4) Vergi yükünün eşitsiz dağılımı da alternatif bir bütçenin çözmek zorunda olduğu sorunlardandır. Ancak gerek giderler gerekse gelirler bakımından sermayeye ucu dokunacak düzenlemeler ciddi bir kol güreşini gerektirir. Sınıfsal ve örgütlü bir tepkiye dayanmadan bunun yapılabilmesi imkânsızdır. Örnek olarak 1998’de Temizel’in vergi reformu girişiminin nasıl kadük kılındığına bakılabilir. Sınıfsal güç dengesizliğini anlamak bakımından bir ders niteliğindedir.

5) Gelir vergisinin yüzde 84’ünü üstlenen, buna karşılık GSYH payı yüzde 26’ya düşen ücretliler kategorisinin üzerindeki vergi baskısı (84/26=) 3,2 kattır. Yani, ücretliler milli gelir paylarının 3,2 katı bir Gelir Vergisi baskısı altında ezilmektedir. Buna karşılık sermaye kategorisi için GV baskısı (16/54=) 0,3’tür. Yani yok derecesindedir. Eşitlik olabilmesi için her iki kesim için de bu orantının 1’e eşit olması gerekirdi; yani ne kadar GSYH payı o kadar GV payı. Ama öbür taraftan, sahici bir ayırma ilkesi gereğince, ücretliler üzerindeki GV baskısının 1’in altında, sermaye gelirleri içinse 1’in üstünde olması gerekirdi. Sistem içi partiler belki buna sözde sahip çıkıyor gözükebilirler ve belki kısmi bazı düzeltmeler de yapabilirler, ama çubuğu gerçekten tersine bükebilmek için devrimci bir geçişe ihtiyaç olduğunu belirtelim. 

6) Vergi gelirlerinin yüzde 67’sinin dolaylı vergilerden oluştuğunun bunun da esas olarak düşük gelirli emekçi sınıflar üzerine yük bindirdiğini ayrıca belirtmeye gerek olmayabilir. Ancak “alternatif emek bütçesi” tasarımının olmazsa olmazlarından biri de vergi sistemini dolaysızlar ağırlıklı yapılması, dolaysızların da gerçek artan oranlı bir tarife yapısına kavuşturulması, bu arada ücret gelirleri için daha yumuşak bir tarifenin öngörülmesidir.

7) Sermaye lehine vergi ayrıcalıklarının son bulmasının bir yönü de, “vergi harcamaları” adı altında büyük bölümü sermaye lehine çalışan vergi istisna ve muafiyetlerinin ayıklanmasıdır. 2023 bütçesinde “vergi harcaması” kaleminin 996 milyar TL’ye yani vergi gelirlerine oranla yüzde 31 düzeyine ulaştığı dikkate alınırsa, hem vergi adaleti açısından hem de alternatif emek bütçesinin finansmanı açısından bu kaynağa el atılmak zorundadır. Sermaye karşısında eğilip bükülen sistem-içi partilerin buna ne ölçüde niyetli ve muktedir olduklarını okuyucuya ve zamana bırakalım.

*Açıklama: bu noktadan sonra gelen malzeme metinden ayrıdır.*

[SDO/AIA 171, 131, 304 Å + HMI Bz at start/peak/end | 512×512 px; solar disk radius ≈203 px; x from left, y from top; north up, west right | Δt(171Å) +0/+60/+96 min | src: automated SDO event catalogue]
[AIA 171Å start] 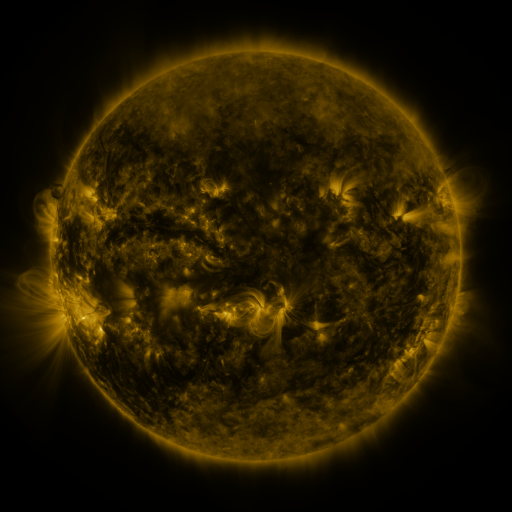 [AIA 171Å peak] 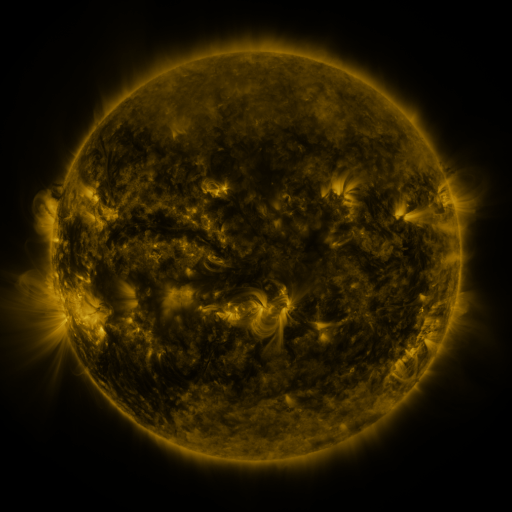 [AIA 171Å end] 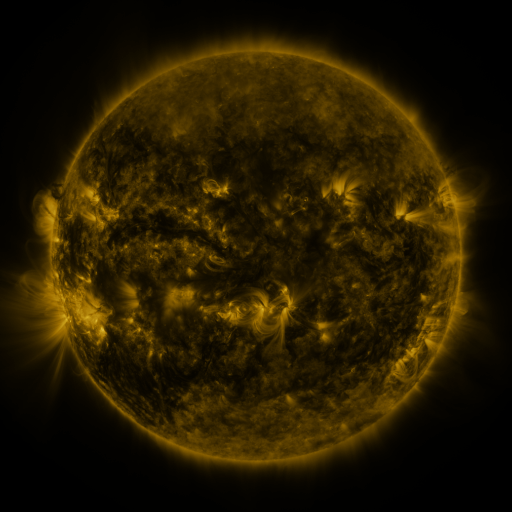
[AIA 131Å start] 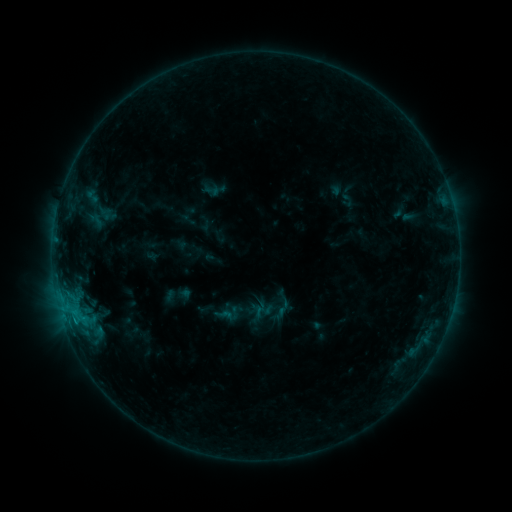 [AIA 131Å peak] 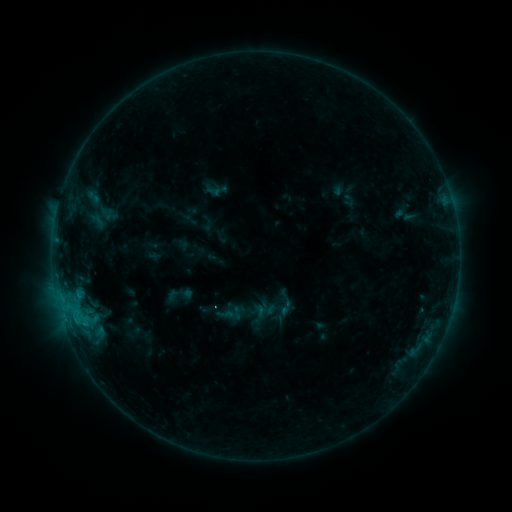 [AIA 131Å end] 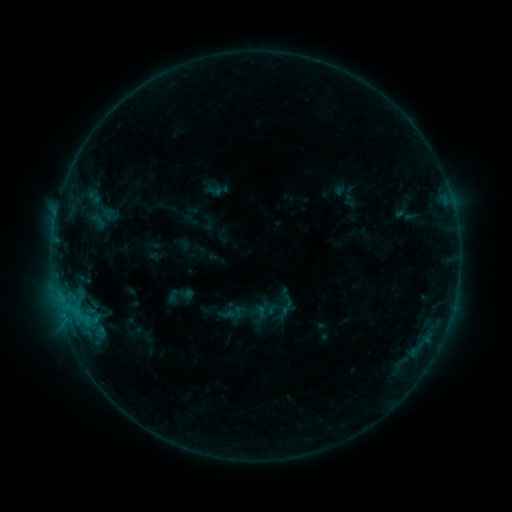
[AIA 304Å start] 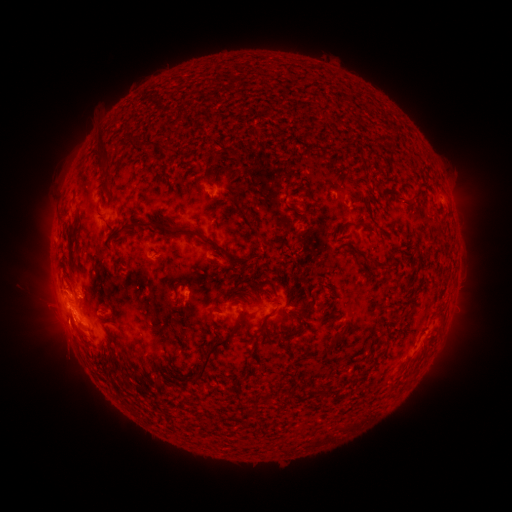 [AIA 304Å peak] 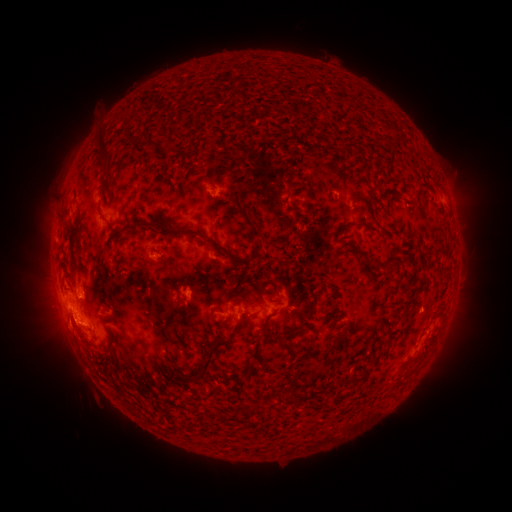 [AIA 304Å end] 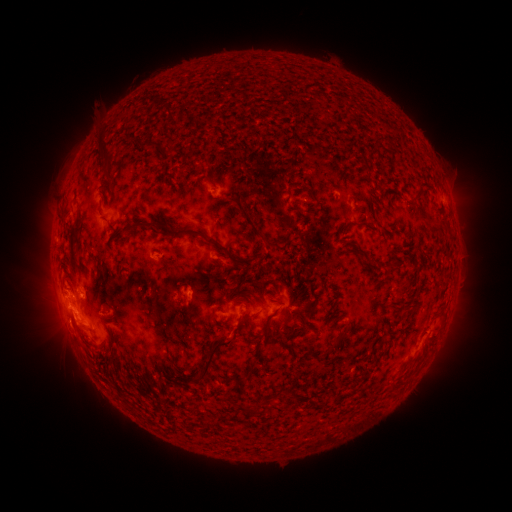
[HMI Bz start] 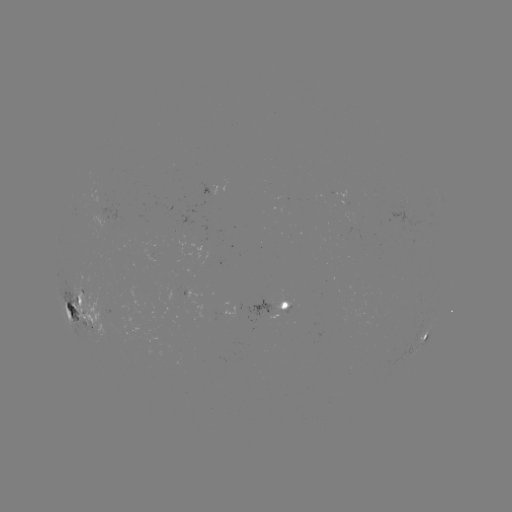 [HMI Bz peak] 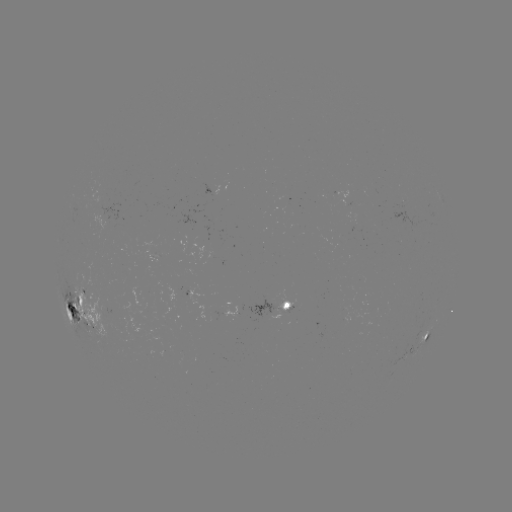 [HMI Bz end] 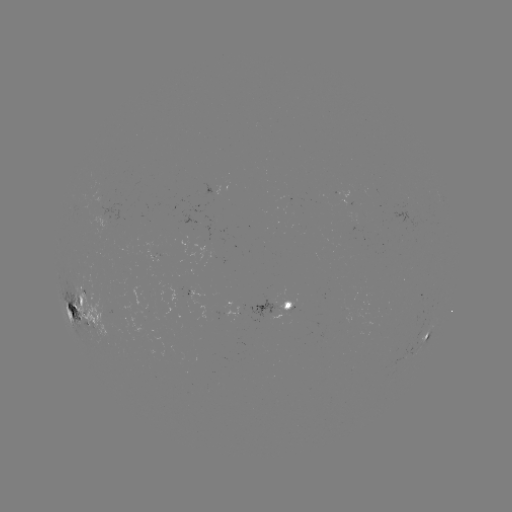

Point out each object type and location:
emerging-flux region: (285, 198)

Sonuç olarak, bütçeler sınıf çıkarlarının alabildiğine çatıştığı, aynı zamanda da billurlaştığı temel alanlardan biridir. “Emekçi sınıfların çoğunluğu bunun ne denli farkındadır” sorusunu belki şöyle de sorabiliriz: İşçi ve memur sendikalarının ve düzen partilerinin yönetimleri, bu sınıf çelişkilerini ortaya çıkarıp üzerine gitmeyi mi yoksa mümkün olduğunca görünmez kılmayı mı misyon edinmişlerdir? Soruya verilen yanıt yazının özetidir. 

(Not: Bu yazıda seçimler-bütçe ilişkilerine değinemedik ama nasıl olsa önümüzdeki süreçte buna bol bol fırsatımız olacak).